Thursday, July 25, 2024

Budidaya Ikan Lele dan Cacing Sutra di Satu Lahan, Panen Lele 15 Hari Lebih Cepat

Rekomendasi
- Advertisement -

Trubus.id—Budidaya ikan lele dan cacing sutra di satu lahan memberi keuntungan ganda. Menurut pembudidaya lele dan cacing sutra di Desa Banjarharjo, Kecamatan Kalibawang, Kabupaten Kulonrogo, Provinsi Daerah Istimewa Yogyakarta (DIY) Sumarjoko cacing sutra dapat menjadi pakan lele.

“Mempersingkat panen lele, hanya 60 hari setelah tebar benih,” kata Joko

Peternak lele lazimnya memanen lele pada 70—75 hari setelah penebaran. Hasil riset Suharya mengungkap protein cacing sutra berjumlah 57%. Penggagas ide budidaya ikan lele dan cacing sutra itu Dr. Ir.

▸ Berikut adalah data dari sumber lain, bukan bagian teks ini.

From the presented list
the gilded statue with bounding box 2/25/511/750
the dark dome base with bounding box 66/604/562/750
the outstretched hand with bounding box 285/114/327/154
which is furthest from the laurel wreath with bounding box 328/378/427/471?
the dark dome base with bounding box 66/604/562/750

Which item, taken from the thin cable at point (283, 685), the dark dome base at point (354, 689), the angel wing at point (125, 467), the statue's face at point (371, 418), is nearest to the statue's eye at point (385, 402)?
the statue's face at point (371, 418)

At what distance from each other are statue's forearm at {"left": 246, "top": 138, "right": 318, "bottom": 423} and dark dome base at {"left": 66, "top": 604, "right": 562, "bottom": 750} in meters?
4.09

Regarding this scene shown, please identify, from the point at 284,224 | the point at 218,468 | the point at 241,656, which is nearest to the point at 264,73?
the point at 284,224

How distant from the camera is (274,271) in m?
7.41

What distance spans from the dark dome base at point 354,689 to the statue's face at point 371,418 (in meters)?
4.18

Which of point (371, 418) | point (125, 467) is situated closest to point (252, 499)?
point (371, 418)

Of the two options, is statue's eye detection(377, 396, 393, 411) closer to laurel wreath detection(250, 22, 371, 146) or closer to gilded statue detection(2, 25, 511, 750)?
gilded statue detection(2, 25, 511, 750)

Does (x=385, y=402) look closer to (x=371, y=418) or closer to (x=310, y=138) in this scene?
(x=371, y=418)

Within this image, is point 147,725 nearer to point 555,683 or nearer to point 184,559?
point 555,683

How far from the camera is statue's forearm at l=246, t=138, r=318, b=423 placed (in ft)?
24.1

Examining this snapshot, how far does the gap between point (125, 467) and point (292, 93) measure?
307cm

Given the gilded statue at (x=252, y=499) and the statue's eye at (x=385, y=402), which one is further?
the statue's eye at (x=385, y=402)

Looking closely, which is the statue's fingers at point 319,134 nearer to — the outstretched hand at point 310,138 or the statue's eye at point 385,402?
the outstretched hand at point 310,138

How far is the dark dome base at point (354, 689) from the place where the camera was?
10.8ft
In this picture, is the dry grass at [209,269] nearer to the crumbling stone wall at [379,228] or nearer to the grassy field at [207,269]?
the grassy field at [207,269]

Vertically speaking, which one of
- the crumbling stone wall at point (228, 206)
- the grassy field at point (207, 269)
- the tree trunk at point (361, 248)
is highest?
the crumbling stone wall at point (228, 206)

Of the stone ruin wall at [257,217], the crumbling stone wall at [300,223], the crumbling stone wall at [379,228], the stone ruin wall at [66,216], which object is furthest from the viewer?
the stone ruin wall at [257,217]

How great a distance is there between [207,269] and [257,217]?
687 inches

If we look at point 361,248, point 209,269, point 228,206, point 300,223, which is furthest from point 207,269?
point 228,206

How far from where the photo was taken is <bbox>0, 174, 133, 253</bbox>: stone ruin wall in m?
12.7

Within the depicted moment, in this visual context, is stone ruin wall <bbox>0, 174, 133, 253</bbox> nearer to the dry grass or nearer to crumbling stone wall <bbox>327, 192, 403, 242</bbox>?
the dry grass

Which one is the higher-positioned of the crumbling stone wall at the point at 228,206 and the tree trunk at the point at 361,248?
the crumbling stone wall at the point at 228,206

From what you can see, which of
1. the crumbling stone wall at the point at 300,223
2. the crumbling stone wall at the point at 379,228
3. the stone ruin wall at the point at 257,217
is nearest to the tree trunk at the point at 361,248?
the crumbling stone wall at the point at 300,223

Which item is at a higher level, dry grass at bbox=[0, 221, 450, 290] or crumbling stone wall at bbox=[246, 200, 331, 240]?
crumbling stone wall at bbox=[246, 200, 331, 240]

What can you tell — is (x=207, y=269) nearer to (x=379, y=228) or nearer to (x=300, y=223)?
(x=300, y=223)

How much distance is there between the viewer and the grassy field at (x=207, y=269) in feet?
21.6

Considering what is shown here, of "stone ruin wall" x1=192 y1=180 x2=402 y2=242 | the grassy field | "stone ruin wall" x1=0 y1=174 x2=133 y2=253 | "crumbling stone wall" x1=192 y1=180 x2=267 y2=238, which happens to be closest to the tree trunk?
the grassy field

Ignatius Hardaningsih, M.Si., atau yang akrab disapa Gandung.

Menurut Gandung sawah lele seluas 300 m2 memerlukan satu kolam lele berukuran 20 m2 berisi 2.000 ikan. Jika panen 400 kg lele setelah dua bulan dan rasio konversi pakan atau feed conversion ratio  (FCR) 1, maka ada sekitar 2 kuintal kotoran tersuspensi.

Ia menuturkan pada bulan ke-1—ke-3, pemberian kotoran puyuh setiap hari. Setelah itu, intensitas pemberian kotoran puyuh dapat berkurang menjadi 3—7 hari sekali. “Ini masih tahap penjajakan,” kata Gandung.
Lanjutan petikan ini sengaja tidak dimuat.